Barclays Bank was on the verge of giving James Fry and business partner Frank Vennes a $150 million line of credit to invest with Tom Petters when the bank learned of Vennes’ criminal background and brought the transaction to a screeching halt, a Barclays official testified at Fry’s trial Tuesday.
“I was taken aback,” testified Barclays Capital director Andrew Shuster as he recalled being informed by Vennes of his late 1980s conviction on charges of money laundering and drug sales. “I don’t often get calls like that. I was shocked. I thanked him and told him I would get back to him.”
“We terminated discussions of the transaction shortly after that,” Shuster testified about the 1999 conversation. “I told him we could not go forward due to his background.”
Shuster’s testimony is part of the government’s attempt to demonstrate that Vennes’ criminal past was toxic when it came to getting funds from conventional sources and that Fry, as a result, started to hide Vennes’ presence and his past from prospective investors.
Fry, the former manager of Arrowhead Capital Management, is on trial, accused of 12 counts of wire and securities fraud and of making false statements to the Securities and Exchange Commission.
Shuster said Vennes told him that he had been entrapped by undercover federal agents in a money laundering sting and that he was seeking a presidential pardon for his crimes, which also included charges of illegal firearms sales. Vennes pleaded guilty to the money laundering charge and no contest to the others and received a five-year prison sentence.
In connection with the Petters Ponzi scheme, Vennes pleaded guilty in February to two counts of aiding and abetting securities fraud and unlawful monetary activity.
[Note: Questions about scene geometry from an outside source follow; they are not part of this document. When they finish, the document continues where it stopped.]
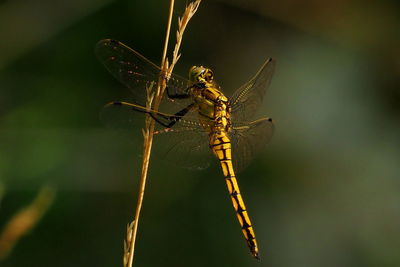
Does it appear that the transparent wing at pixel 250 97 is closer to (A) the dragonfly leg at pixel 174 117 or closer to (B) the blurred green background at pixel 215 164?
(A) the dragonfly leg at pixel 174 117

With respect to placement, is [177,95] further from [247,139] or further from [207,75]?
[247,139]

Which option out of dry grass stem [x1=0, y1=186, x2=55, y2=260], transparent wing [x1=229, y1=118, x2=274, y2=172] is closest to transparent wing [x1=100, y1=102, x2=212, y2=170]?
transparent wing [x1=229, y1=118, x2=274, y2=172]

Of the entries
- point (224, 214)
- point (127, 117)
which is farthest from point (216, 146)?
point (224, 214)

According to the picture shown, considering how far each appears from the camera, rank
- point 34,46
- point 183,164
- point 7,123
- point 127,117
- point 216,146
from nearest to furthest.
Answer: point 127,117 < point 183,164 < point 216,146 < point 7,123 < point 34,46

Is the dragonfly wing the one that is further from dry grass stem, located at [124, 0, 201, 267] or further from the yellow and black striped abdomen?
dry grass stem, located at [124, 0, 201, 267]

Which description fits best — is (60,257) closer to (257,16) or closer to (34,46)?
(34,46)

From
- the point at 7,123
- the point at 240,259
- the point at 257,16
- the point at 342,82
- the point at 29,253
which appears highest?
the point at 257,16

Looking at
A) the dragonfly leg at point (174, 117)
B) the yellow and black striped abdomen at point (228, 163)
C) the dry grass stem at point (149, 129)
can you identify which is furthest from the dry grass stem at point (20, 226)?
the yellow and black striped abdomen at point (228, 163)
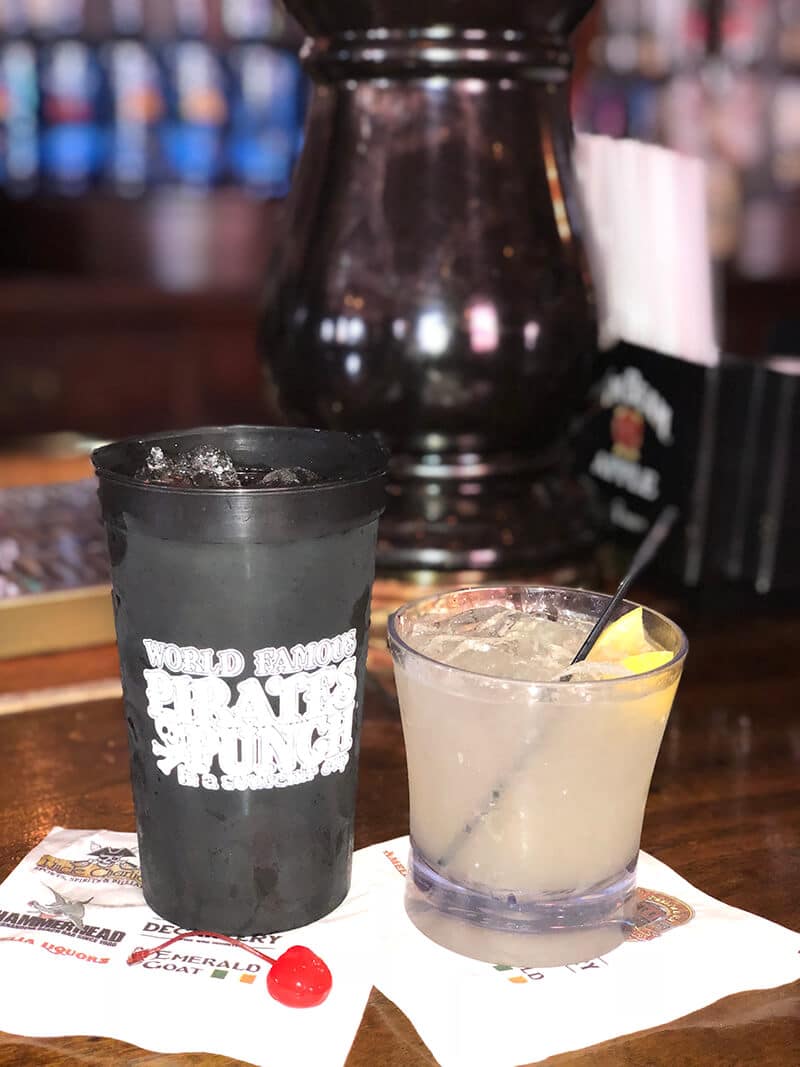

Under questioning by Assistant U.S. Attorney Kimberly Svendsen, Shuster said he contacted his company attorney who arranged for an independent investigation into the backgrounds of Vennes, Fry and Petters and confirmed Vennes’ version of events.
For nearly a decade, Fry, through Vennes, funneled investor funds to Petters Companies Inc. (PCI) for the purported sale of consumer electronic goods to big-box retailers. But Petters had no goods to sell and used money from new investors to repay the investments of old investors. Losses in the decadelong Ponzi scheme totaled $3.65 billion.
Fry contends that he had no idea that the big-box sales were bogus and that for nearly all of the time he did business with Petters, his Arrowhead investments paid off on schedule.
Under cross-examination by defense attorney Joe Friedberg, Shuster acknowledged that the investigation prompted by Vennes’ acknowledgment of a criminal record also turned up some unspecified concerns about the background of Petters.
“You were told not to say anything,” Friedberg declared.
“Yes,” Shuster replied.
“Why?” Friedberg asked.
“I don’t know,” Shuster answered.
Shuster also told Friedberg about his first impressions of meeting Fry, Vennes and Petters on a visit to the Twin Cities while researching the proposed lending arrangement. Shuster said he found Fry to be the most financially savvy of the group. The born-again Vennes “wore his faith on his sleeve” and tried to talk to Shuster about Jesus while Petters was described as “proud of himself.”
Fry’s trial began Monday and is expected to last three weeks.